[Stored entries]
....
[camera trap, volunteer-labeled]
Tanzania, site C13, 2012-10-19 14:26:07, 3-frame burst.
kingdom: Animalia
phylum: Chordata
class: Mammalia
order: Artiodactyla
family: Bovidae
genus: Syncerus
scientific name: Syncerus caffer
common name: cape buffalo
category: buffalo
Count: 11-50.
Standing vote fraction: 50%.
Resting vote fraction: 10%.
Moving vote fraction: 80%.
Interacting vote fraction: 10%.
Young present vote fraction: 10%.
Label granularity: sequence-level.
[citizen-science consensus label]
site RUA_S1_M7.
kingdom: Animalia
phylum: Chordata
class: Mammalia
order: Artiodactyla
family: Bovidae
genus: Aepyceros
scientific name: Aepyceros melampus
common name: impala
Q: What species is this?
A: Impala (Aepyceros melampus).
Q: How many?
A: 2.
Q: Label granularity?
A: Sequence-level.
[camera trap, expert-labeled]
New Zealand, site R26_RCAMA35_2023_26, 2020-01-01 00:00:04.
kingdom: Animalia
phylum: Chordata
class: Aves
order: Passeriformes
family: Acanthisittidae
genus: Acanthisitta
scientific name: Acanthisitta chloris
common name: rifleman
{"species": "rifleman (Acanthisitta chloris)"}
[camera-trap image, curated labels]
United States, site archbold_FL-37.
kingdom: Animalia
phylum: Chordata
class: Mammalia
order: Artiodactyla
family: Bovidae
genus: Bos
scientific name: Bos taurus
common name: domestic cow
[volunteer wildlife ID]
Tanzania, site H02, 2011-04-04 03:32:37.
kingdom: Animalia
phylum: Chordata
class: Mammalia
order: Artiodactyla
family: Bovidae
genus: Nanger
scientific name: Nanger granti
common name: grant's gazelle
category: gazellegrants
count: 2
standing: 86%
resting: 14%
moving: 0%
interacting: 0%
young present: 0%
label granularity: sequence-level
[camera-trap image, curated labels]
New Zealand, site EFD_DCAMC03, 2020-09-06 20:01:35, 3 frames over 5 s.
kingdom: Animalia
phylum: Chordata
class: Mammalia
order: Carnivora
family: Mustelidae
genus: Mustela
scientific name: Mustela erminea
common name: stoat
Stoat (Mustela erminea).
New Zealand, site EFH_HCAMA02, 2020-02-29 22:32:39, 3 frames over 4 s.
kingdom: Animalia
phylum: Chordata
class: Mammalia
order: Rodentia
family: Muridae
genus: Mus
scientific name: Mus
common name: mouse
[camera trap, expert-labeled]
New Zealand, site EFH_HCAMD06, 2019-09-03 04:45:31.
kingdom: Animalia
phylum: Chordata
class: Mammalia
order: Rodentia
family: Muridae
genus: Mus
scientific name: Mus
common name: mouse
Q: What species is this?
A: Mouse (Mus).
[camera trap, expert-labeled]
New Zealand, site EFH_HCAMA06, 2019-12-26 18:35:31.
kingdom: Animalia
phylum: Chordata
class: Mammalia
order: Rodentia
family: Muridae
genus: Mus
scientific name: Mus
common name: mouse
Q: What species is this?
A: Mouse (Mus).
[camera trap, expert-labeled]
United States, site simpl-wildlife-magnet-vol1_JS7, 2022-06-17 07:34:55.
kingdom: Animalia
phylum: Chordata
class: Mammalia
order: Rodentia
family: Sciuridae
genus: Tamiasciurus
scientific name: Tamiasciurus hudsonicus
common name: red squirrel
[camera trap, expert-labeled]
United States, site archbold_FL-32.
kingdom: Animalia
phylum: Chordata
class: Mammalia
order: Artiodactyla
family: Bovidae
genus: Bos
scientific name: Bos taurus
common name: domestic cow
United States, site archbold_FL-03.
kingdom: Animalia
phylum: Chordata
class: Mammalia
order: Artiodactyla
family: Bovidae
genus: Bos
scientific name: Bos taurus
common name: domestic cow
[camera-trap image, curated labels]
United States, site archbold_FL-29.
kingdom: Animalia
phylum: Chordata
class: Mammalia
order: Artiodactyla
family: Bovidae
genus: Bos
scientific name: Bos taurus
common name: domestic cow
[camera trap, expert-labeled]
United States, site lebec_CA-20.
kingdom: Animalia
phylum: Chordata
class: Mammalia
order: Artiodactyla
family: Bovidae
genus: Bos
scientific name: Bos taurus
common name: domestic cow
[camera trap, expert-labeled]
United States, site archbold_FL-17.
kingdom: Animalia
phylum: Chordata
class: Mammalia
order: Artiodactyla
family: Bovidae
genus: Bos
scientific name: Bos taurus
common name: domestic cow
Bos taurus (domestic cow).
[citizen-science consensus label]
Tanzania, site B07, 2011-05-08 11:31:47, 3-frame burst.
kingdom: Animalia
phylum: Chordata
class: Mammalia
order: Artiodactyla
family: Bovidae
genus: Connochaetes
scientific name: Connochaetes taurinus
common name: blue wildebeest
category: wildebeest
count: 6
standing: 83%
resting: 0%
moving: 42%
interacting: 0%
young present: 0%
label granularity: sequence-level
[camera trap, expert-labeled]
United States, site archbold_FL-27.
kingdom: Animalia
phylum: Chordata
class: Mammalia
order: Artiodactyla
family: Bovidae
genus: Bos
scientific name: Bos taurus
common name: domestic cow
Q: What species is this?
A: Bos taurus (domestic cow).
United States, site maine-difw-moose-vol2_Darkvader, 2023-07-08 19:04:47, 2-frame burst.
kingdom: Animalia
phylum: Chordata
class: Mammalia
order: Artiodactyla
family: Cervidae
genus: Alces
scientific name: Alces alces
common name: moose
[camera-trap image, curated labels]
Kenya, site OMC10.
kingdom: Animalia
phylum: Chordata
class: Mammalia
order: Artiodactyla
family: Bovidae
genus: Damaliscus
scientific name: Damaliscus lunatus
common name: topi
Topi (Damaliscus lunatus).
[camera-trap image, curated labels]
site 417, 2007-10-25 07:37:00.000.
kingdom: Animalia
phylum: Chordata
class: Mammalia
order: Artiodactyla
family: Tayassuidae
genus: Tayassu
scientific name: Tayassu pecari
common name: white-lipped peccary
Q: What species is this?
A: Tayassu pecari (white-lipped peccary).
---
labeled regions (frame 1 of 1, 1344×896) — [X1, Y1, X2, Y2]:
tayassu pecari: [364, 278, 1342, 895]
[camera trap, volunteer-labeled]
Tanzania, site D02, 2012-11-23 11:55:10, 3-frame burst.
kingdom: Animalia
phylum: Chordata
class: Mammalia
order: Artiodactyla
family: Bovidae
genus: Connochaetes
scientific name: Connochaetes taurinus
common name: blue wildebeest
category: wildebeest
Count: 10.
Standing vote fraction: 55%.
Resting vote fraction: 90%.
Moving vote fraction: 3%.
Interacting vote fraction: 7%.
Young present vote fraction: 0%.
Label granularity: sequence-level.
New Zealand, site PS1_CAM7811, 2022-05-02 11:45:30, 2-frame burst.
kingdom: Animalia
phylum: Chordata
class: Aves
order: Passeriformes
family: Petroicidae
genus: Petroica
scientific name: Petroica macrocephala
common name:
....
▶ YOUR ASSIGNMENT:
Please reproduce the records above in their entirety, exactly as given.

▶ ANSWER BELOW:
[camera trap, volunteer-labeled]
Tanzania, site C13, 2012-10-19 14:26:07, 3-frame burst.
kingdom: Animalia
phylum: Chordata
class: Mammalia
order: Artiodactyla
family: Bovidae
genus: Syncerus
scientific name: Syncerus caffer
common name: cape buffalo
category: buffalo
Count: 11-50.
Standing vote fraction: 50%.
Resting vote fraction: 10%.
Moving vote fraction: 80%.
Interacting vote fraction: 10%.
Young present vote fraction: 10%.
Label granularity: sequence-level.
[citizen-science consensus label]
site RUA_S1_M7.
kingdom: Animalia
phylum: Chordata
class: Mammalia
order: Artiodactyla
family: Bovidae
genus: Aepyceros
scientific name: Aepyceros melampus
common name: impala
Q: What species is this?
A: Impala (Aepyceros melampus).
Q: How many?
A: 2.
Q: Label granularity?
A: Sequence-level.
[camera trap, expert-labeled]
New Zealand, site R26_RCAMA35_2023_26, 2020-01-01 00:00:04.
kingdom: Animalia
phylum: Chordata
class: Aves
order: Passeriformes
family: Acanthisittidae
genus: Acanthisitta
scientific name: Acanthisitta chloris
common name: rifleman
{"species": "rifleman (Acanthisitta chloris)"}
[camera-trap image, curated labels]
United States, site archbold_FL-37.
kingdom: Animalia
phylum: Chordata
class: Mammalia
order: Artiodactyla
family: Bovidae
genus: Bos
scientific name: Bos taurus
common name: domestic cow
[volunteer wildlife ID]
Tanzania, site H02, 2011-04-04 03:32:37.
kingdom: Animalia
phylum: Chordata
class: Mammalia
order: Artiodactyla
family: Bovidae
genus: Nanger
scientific name: Nanger granti
common name: grant's gazelle
category: gazellegrants
count: 2
standing: 86%
resting: 14%
moving: 0%
interacting: 0%
young present: 0%
label granularity: sequence-level
[camera-trap image, curated labels]
New Zealand, site EFD_DCAMC03, 2020-09-06 20:01:35, 3 frames over 5 s.
kingdom: Animalia
phylum: Chordata
class: Mammalia
order: Carnivora
family: Mustelidae
genus: Mustela
scientific name: Mustela erminea
common name: stoat
Stoat (Mustela erminea).
New Zealand, site EFH_HCAMA02, 2020-02-29 22:32:39, 3 frames over 4 s.
kingdom: Animalia
phylum: Chordata
class: Mammalia
order: Rodentia
family: Muridae
genus: Mus
scientific name: Mus
common name: mouse
[camera trap, expert-labeled]
New Zealand, site EFH_HCAMD06, 2019-09-03 04:45:31.
kingdom: Animalia
phylum: Chordata
class: Mammalia
order: Rodentia
family: Muridae
genus: Mus
scientific name: Mus
common name: mouse
Q: What species is this?
A: Mouse (Mus).
[camera trap, expert-labeled]
New Zealand, site EFH_HCAMA06, 2019-12-26 18:35:31.
kingdom: Animalia
phylum: Chordata
class: Mammalia
order: Rodentia
family: Muridae
genus: Mus
scientific name: Mus
common name: mouse
Q: What species is this?
A: Mouse (Mus).
[camera trap, expert-labeled]
United States, site simpl-wildlife-magnet-vol1_JS7, 2022-06-17 07:34:55.
kingdom: Animalia
phylum: Chordata
class: Mammalia
order: Rodentia
family: Sciuridae
genus: Tamiasciurus
scientific name: Tamiasciurus hudsonicus
common name: red squirrel
[camera trap, expert-labeled]
United States, site archbold_FL-32.
kingdom: Animalia
phylum: Chordata
class: Mammalia
order: Artiodactyla
family: Bovidae
genus: Bos
scientific name: Bos taurus
common name: domestic cow
United States, site archbold_FL-03.
kingdom: Animalia
phylum: Chordata
class: Mammalia
order: Artiodactyla
family: Bovidae
genus: Bos
scientific name: Bos taurus
common name: domestic cow
[camera-trap image, curated labels]
United States, site archbold_FL-29.
kingdom: Animalia
phylum: Chordata
class: Mammalia
order: Artiodactyla
family: Bovidae
genus: Bos
scientific name: Bos taurus
common name: domestic cow
[camera trap, expert-labeled]
United States, site lebec_CA-20.
kingdom: Animalia
phylum: Chordata
class: Mammalia
order: Artiodactyla
family: Bovidae
genus: Bos
scientific name: Bos taurus
common name: domestic cow
[camera trap, expert-labeled]
United States, site archbold_FL-17.
kingdom: Animalia
phylum: Chordata
class: Mammalia
order: Artiodactyla
family: Bovidae
genus: Bos
scientific name: Bos taurus
common name: domestic cow
Bos taurus (domestic cow).
[citizen-science consensus label]
Tanzania, site B07, 2011-05-08 11:31:47, 3-frame burst.
kingdom: Animalia
phylum: Chordata
class: Mammalia
order: Artiodactyla
family: Bovidae
genus: Connochaetes
scientific name: Connochaetes taurinus
common name: blue wildebeest
category: wildebeest
count: 6
standing: 83%
resting: 0%
moving: 42%
interacting: 0%
young present: 0%
label granularity: sequence-level
[camera trap, expert-labeled]
United States, site archbold_FL-27.
kingdom: Animalia
phylum: Chordata
class: Mammalia
order: Artiodactyla
family: Bovidae
genus: Bos
scientific name: Bos taurus
common name: domestic cow
Q: What species is this?
A: Bos taurus (domestic cow).
United States, site maine-difw-moose-vol2_Darkvader, 2023-07-08 19:04:47, 2-frame burst.
kingdom: Animalia
phylum: Chordata
class: Mammalia
order: Artiodactyla
family: Cervidae
genus: Alces
scientific name: Alces alces
common name: moose
[camera-trap image, curated labels]
Kenya, site OMC10.
kingdom: Animalia
phylum: Chordata
class: Mammalia
order: Artiodactyla
family: Bovidae
genus: Damaliscus
scientific name: Damaliscus lunatus
common name: topi
Topi (Damaliscus lunatus).
[camera-trap image, curated labels]
site 417, 2007-10-25 07:37:00.000.
kingdom: Animalia
phylum: Chordata
class: Mammalia
order: Artiodactyla
family: Tayassuidae
genus: Tayassu
scientific name: Tayassu pecari
common name: white-lipped peccary
Q: What species is this?
A: Tayassu pecari (white-lipped peccary).
---
labeled regions (frame 1 of 1, 1344×896) — [X1, Y1, X2, Y2]:
tayassu pecari: [364, 278, 1342, 895]
[camera trap, volunteer-labeled]
Tanzania, site D02, 2012-11-23 11:55:10, 3-frame burst.
kingdom: Animalia
phylum: Chordata
class: Mammalia
order: Artiodactyla
family: Bovidae
genus: Connochaetes
scientific name: Connochaetes taurinus
common name: blue wildebeest
category: wildebeest
Count: 10.
Standing vote fraction: 55%.
Resting vote fraction: 90%.
Moving vote fraction: 3%.
Interacting vote fraction: 7%.
Young present vote fraction: 0%.
Label granularity: sequence-level.
New Zealand, site PS1_CAM7811, 2022-05-02 11:45:30, 2-frame burst.
kingdom: Animalia
phylum: Chordata
class: Aves
order: Passeriformes
family: Petroicidae
genus: Petroica
scientific name: Petroica macrocephala
common name:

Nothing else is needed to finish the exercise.